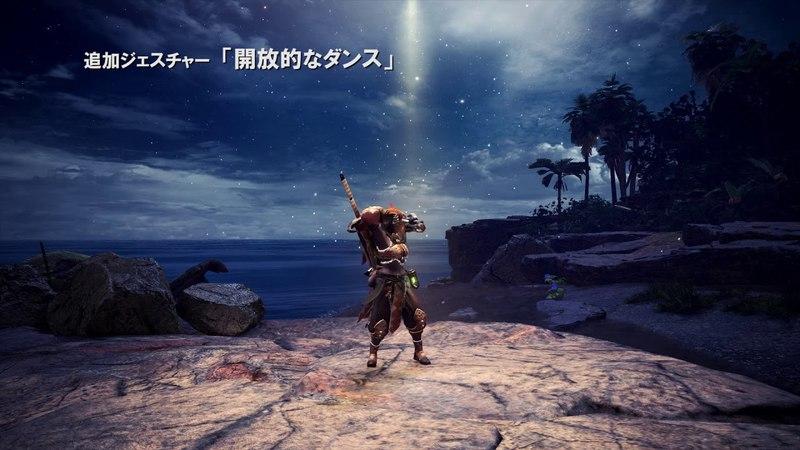 『モンスターハンター:ワールド』DLC 追加ジェスチャー紹介映像4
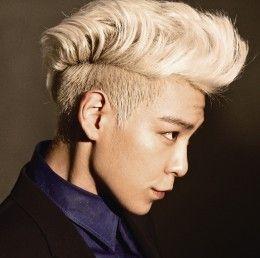 Neueste Trendy asiatischen und koreanischen Frisuren für Männer 2019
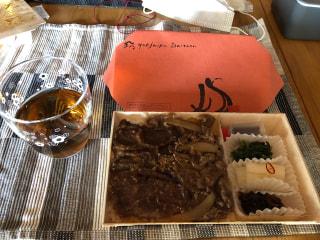 博多の名店「大東園」さんの焼肉弁当をいただきました。ヒューマンブリッジ直方です。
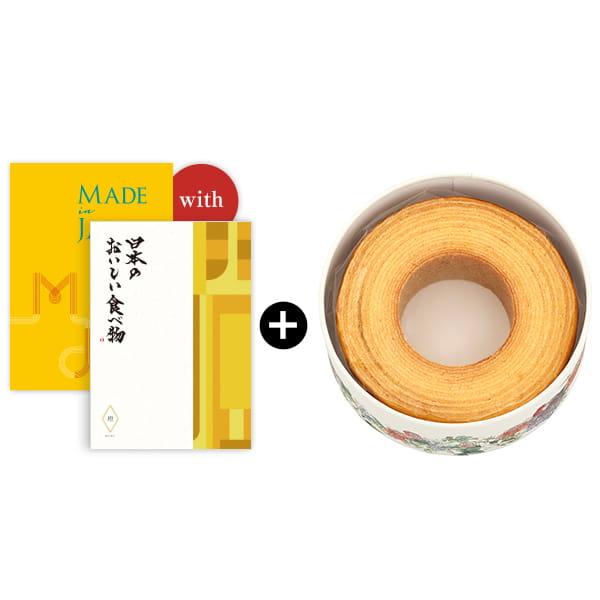 【引出物宅配便】Made In Japan with 日本のおいしい食べ物 <MJ06+橙(だいだい)>+アンリ・シャルパンティエ / アンリ&シルビア ラ・クロンヌ・ドゥ・フルール(バームクーヘン)30個以上でご注文ください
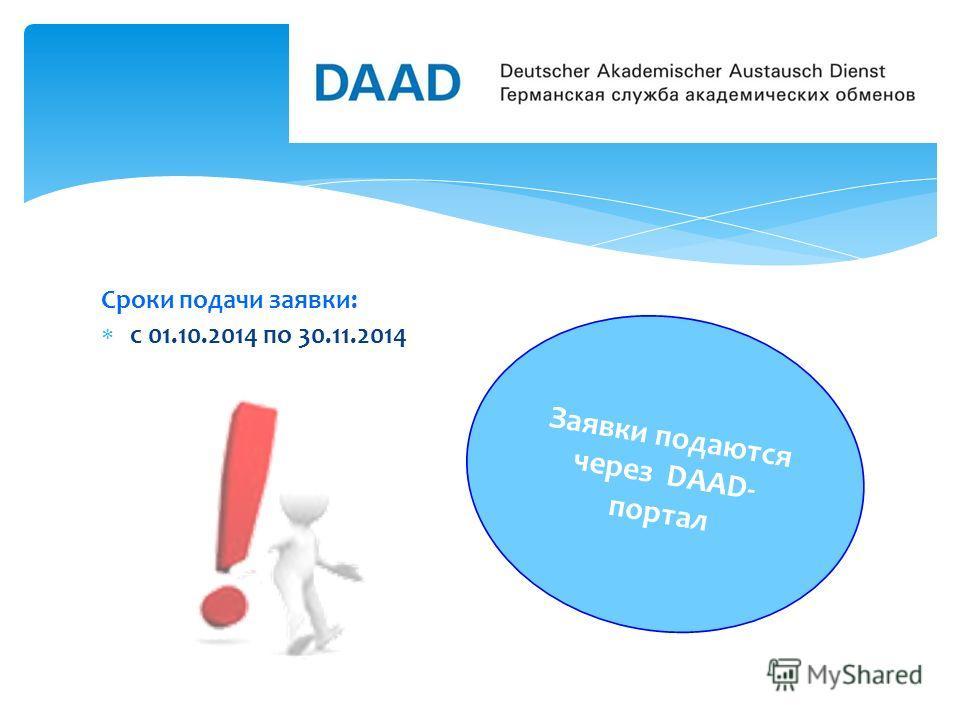 Сроки подачи заявки: с 01.10.2014 по 30.11.2014 Заявки подаются через DAAD- портал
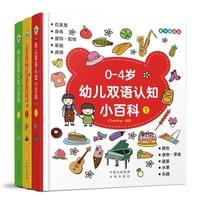 《0-4岁幼儿双语认知小百科》(全3册)点读版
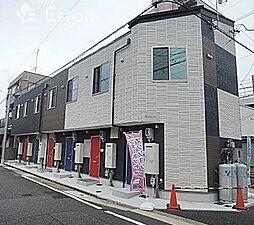 黄金駅 4.9万円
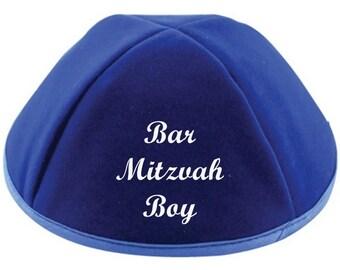 Printed kippah, Velvet kippah, Jewish, Yarmulke, Bar mitzvah kippah, Jewish boy, Torah, Jewish tradition, Bar Mitzvah Gift Idea, Jewish gift
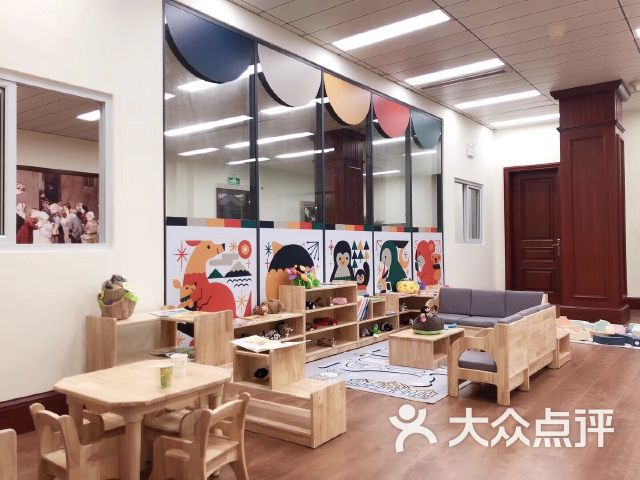 華夏未來瑪利亞國際幼稚園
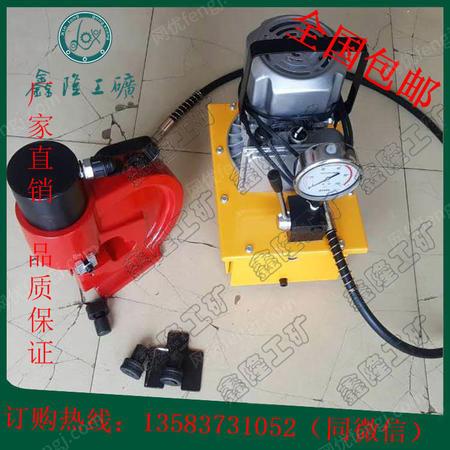 出售液壓角鋼沖孔機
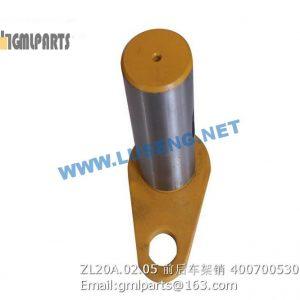 ,400700530 ZL20A.02.05 PIN XCMG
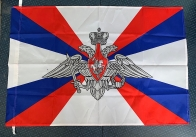 Министерства обороны флаг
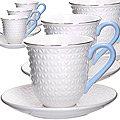 29016 Чайный сервиз 12 пр 220мл в подар/уп LR (х8)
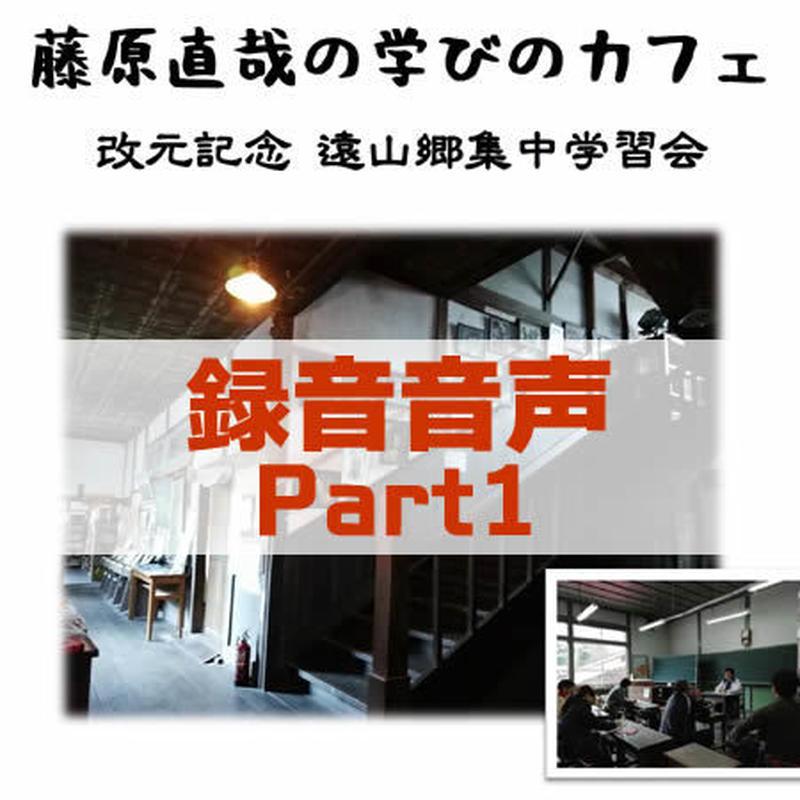 藤原直哉の学びのカフェ 改元記念遠山郷集中学習会【Part1】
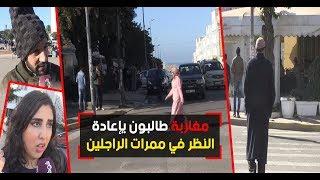 بالفيديو..مع فرض غرامة 25 درهم ..مغاربة يطالبون يإعادة النظر في ممرات الراجلين ...أغلبية الممرات كاينين قدام القهاوي وهاذشي كايخلينا نقطعو من بلايص أخرين |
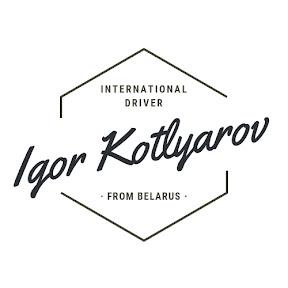 Igor Kotlyarov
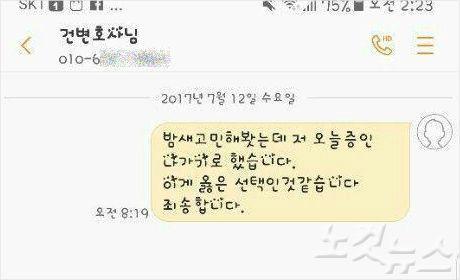 """정유라 '기습 출석' 공방…특검 """"변호인 주장은 사법방해 행위"""""""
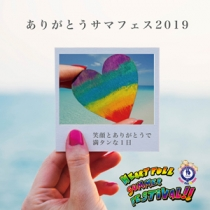 Heartfull summer festival 2019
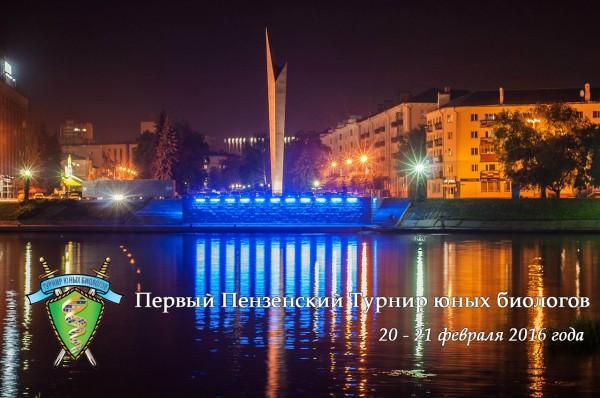 Постер Пензенского ТЮБ - 2016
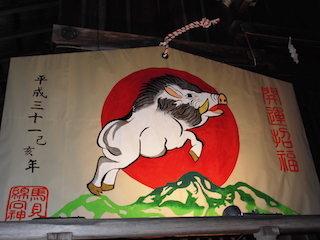 馬見岡綿向神社(滋賀県蒲生郡日野町)猪の大絵馬.jpg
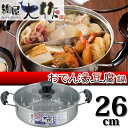 卓上鍋 鍋屋大作 IH 対応 おでん湯豆腐鍋 仕切り付き 26cm ( おでん鍋 湯豆腐鍋 )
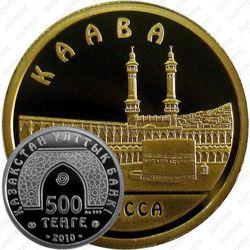 500 тенге 2010, Кааба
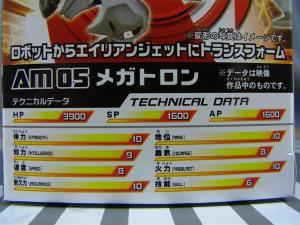 TF プライム AM-05 ディセプティコン破壊大帝 メガトロン 1003
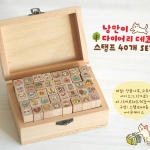 Wooden Cat Stamp Set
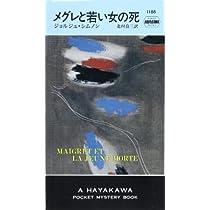 メグレと若い女の死 (ハヤカワ・ミステリ 1188)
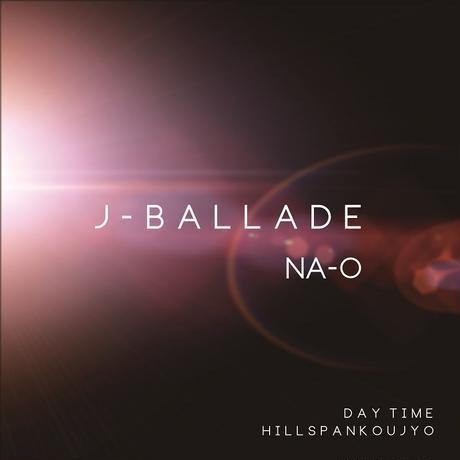 LIVE DVD 『J-BALLADE DAY TIME@hillsパン工場』
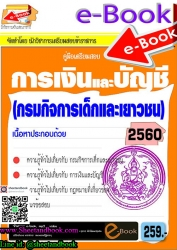 (ไฟล์ดาวโหลด) คู่มือเตรียมสอบ การเงินและบัญชี (กรมกิจการเด็กและเยาวชน) 2560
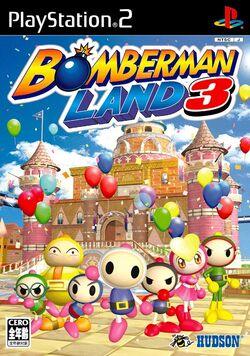 Front-Cover-Bomberman-Land-3-JP-PS2.jpg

The task :: Each entry should be repeated exactly as it appears; the pictures stay out.

Answer section ::
 『モンスターハンター:ワールド』DLC 追加ジェスチャー紹介映像4
 Neueste Trendy asiatischen und koreanischen Frisuren für Männer 2019
 博多の名店「大東園」さんの焼肉弁当をいただきました。ヒューマンブリッジ直方です。
 【引出物宅配便】Made In Japan with 日本のおいしい食べ物 <MJ06+橙(だいだい)>+アンリ・シャルパンティエ / アンリ&シルビア ラ・クロンヌ・ドゥ・フルール(バームクーヘン)30個以上でご注文ください
 Сроки подачи заявки: с 01.10.2014 по 30.11.2014 Заявки подаются через DAAD- портал
 《0-4岁幼儿双语认知小百科》(全3册)点读版
 黄金駅 4.9万円
 Printed kippah, Velvet kippah, Jewish, Yarmulke, Bar mitzvah kippah, Jewish boy, Torah, Jewish tradition, Bar Mitzvah Gift Idea, Jewish gift
 華夏未來瑪利亞國際幼稚園
 出售液壓角鋼沖孔機
 ,400700530 ZL20A.02.05 PIN XCMG
 Министерства обороны флаг
 29016 Чайный сервиз 12 пр 220мл в подар/уп LR (х8)
 藤原直哉の学びのカフェ 改元記念遠山郷集中学習会【Part1】
 بالفيديو..مع فرض غرامة 25 درهم ..مغاربة يطالبون يإعادة النظر في ممرات الراجلين ...أغلبية الممرات كاينين قدام القهاوي وهاذشي كايخلينا نقطعو من بلايص أخرين |
 Igor Kotlyarov
 """정유라 '기습 출석' 공방…특검 """"변호인 주장은 사법방해 행위"""""""
 Heartfull summer festival 2019
 Постер Пензенского ТЮБ - 2016
 馬見岡綿向神社(滋賀県蒲生郡日野町)猪の大絵馬.jpg
 卓上鍋 鍋屋大作 IH 対応 おでん湯豆腐鍋 仕切り付き 26cm ( おでん鍋 湯豆腐鍋 )
 500 тенге 2010, Кааба
 TF プライム AM-05 ディセプティコン破壊大帝 メガトロン 1003
 Wooden Cat Stamp Set
 メグレと若い女の死 (ハヤカワ・ミステリ 1188)
 LIVE DVD 『J-BALLADE DAY TIME@hillsパン工場』
 (ไฟล์ดาวโหลด) คู่มือเตรียมสอบ การเงินและบัญชี (กรมกิจการเด็กและเยาวชน) 2560
 Front-Cover-Bomberman-Land-3-JP-PS2.jpg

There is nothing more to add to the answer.